This course provides a self-contained introduction to computational models of sensorimotor biology, i.e., how the central nervous system (CNS), muscles, and sensory organs work together to accomplish amazingly effective movements that are still unmatched by robots. The goal is to develop a constructive understanding of how these biological systems work as machines, so that we can build predictive computer models and simulations. Such an understanding is important not only for biomedical applications but also for producing the next generation of robots and computer animation. For instance, biomechanical simulation is now used by ILM, Weta Digital and other major visual effects studios to bring humans, dinosaurs and other creatures to life.
The course will focus on modeling and simulation of biomechanical systems (soft tissues, musculoskeletal systems, skin, etc.). It can serve as an introduction to physically based modeling and numerical simulation methods that are useful in computer animation and robotics. The course will also introduce the relevant physiology of sensorimotor systems.
No textbook is required. Reference material will be available in the reading room.
Some background in one of the following topics is helpful: scientific computing, graphics, robotics, machine learning, vision, or other areas of applied mathematics. Previous exposure to numerical linear algebra and differential equations, at the level of an undergraduate course, will be assumed. To make the course accessible to students with diverse backgrounds, there is some flexibility in the choice of course projects to suit individual needs. Email me if you have any questions.
- A first look at a complete sensorimotor system: the human eye. Functional anatomy: muscles, sensors, nervous system. Types of eye movements. How the brain controls eye movements.
- A framework for modeling sensorimotor systems. Descriptive models. Mathematical models. Computational models. Application: Robinson’s classical model of saccadic eye movements in 2D.
- Kinematics. Configuration space. Differential kinematics. Constraints and Lagrange multipliers. Reduced coordinates. Rigid bodies. Applications: movement of eyes and skeletons. Listing’s law for eye movements.
- A first look.

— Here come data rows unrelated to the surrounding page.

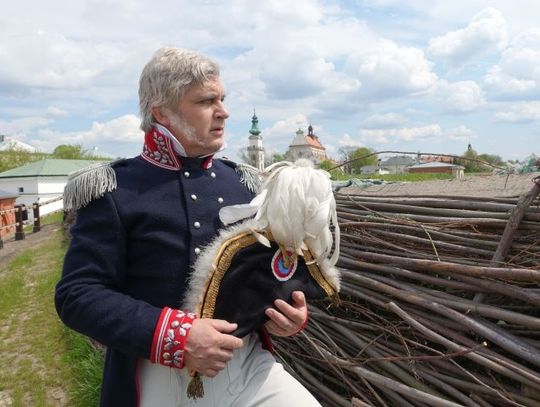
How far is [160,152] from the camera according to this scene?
1.58 m

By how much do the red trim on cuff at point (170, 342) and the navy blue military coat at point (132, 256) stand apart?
0.02m

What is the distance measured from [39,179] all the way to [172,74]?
43.3m

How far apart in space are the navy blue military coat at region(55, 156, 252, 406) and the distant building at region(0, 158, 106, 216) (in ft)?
137

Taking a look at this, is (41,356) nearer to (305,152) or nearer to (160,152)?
(160,152)

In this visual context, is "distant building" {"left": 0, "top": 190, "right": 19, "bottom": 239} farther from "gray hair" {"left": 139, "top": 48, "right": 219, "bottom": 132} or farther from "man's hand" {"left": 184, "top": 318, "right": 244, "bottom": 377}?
"man's hand" {"left": 184, "top": 318, "right": 244, "bottom": 377}

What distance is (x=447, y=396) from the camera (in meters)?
1.83

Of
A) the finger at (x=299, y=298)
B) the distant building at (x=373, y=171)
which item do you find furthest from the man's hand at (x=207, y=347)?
the distant building at (x=373, y=171)

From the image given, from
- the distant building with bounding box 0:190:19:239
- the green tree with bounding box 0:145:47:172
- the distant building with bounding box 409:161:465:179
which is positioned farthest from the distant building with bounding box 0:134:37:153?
the distant building with bounding box 409:161:465:179

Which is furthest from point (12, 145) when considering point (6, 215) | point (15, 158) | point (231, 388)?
point (231, 388)

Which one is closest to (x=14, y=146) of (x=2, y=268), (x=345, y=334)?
(x=2, y=268)

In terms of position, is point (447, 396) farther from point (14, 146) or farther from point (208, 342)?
point (14, 146)

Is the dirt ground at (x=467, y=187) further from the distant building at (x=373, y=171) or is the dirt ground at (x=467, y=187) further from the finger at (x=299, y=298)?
the distant building at (x=373, y=171)

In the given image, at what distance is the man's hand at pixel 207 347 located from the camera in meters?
1.29

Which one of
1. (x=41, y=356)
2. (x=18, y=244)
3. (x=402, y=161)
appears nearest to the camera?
(x=41, y=356)
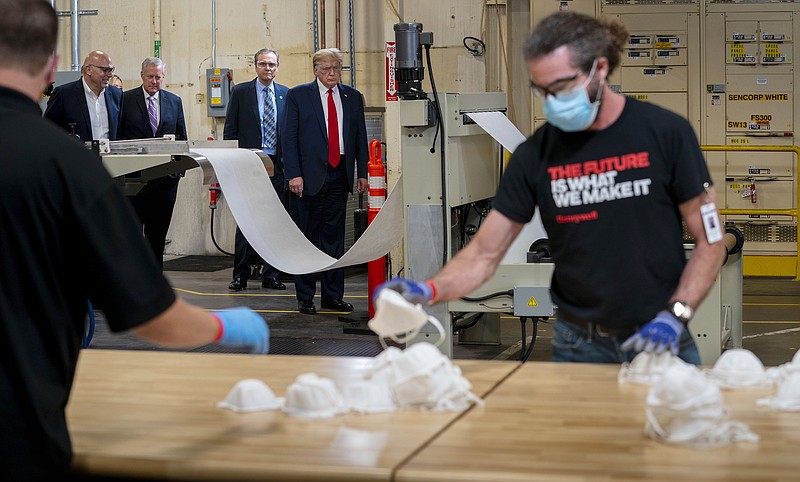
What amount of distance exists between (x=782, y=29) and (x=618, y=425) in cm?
820

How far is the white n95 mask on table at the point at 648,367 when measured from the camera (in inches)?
105

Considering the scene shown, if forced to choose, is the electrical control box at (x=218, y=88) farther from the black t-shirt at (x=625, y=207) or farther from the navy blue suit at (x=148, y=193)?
the black t-shirt at (x=625, y=207)

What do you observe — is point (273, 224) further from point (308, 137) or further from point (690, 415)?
point (690, 415)

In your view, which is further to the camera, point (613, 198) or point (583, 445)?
point (613, 198)

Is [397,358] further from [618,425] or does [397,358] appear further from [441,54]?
[441,54]

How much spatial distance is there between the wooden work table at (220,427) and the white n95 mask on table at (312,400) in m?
0.03

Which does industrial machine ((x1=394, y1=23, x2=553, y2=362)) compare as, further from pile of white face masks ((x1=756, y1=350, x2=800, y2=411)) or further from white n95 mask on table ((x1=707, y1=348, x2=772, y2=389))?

Small deformations (linear) in 1D. Strain, stress, constitutive models. Finite difference methods.
- Large deformations (non-linear) in 1D. Lagrangian vs. Eulerian discretizations. Finite strain measures. Finite element method. Application: muscle and tendon simulation.
- Large deformations in higher dimensions. Application: Eulerian skin simulation.
- Dynamics. Elementary classical mechanics. Principles of Gauss and Hamilton. Time discretization. Stability and numerical stiffness. Model reduction.
- Contact and Friction. Convex analysis and non-smooth optimization. Application: simulating touch.
- [If there is time] Control. Neuroscience of Motor Control. Elementary concepts of control. Cerebellum, internal models, and adaptive control. Application: Learning eye movements.
Instructor: Dinesh K. Pai, Department of Computer Science, UBC.
Lectures: MW 13:30-15:00 in Dempster 101.
The course grade will be based on:
|14||Class participation. Everyone is expected to read assigned reading material. Each student will be expected to transcribe notes of up to two lectures and to make one in-class presentation.|
|36||Three assignments. Several questions will require the use of Matlab.|
|50||One course project. This could involve either a critical review of a topic or an implementation|
We’re now using the Connect learning management system for all aspects of this course. The deadlines listed there are the official ones.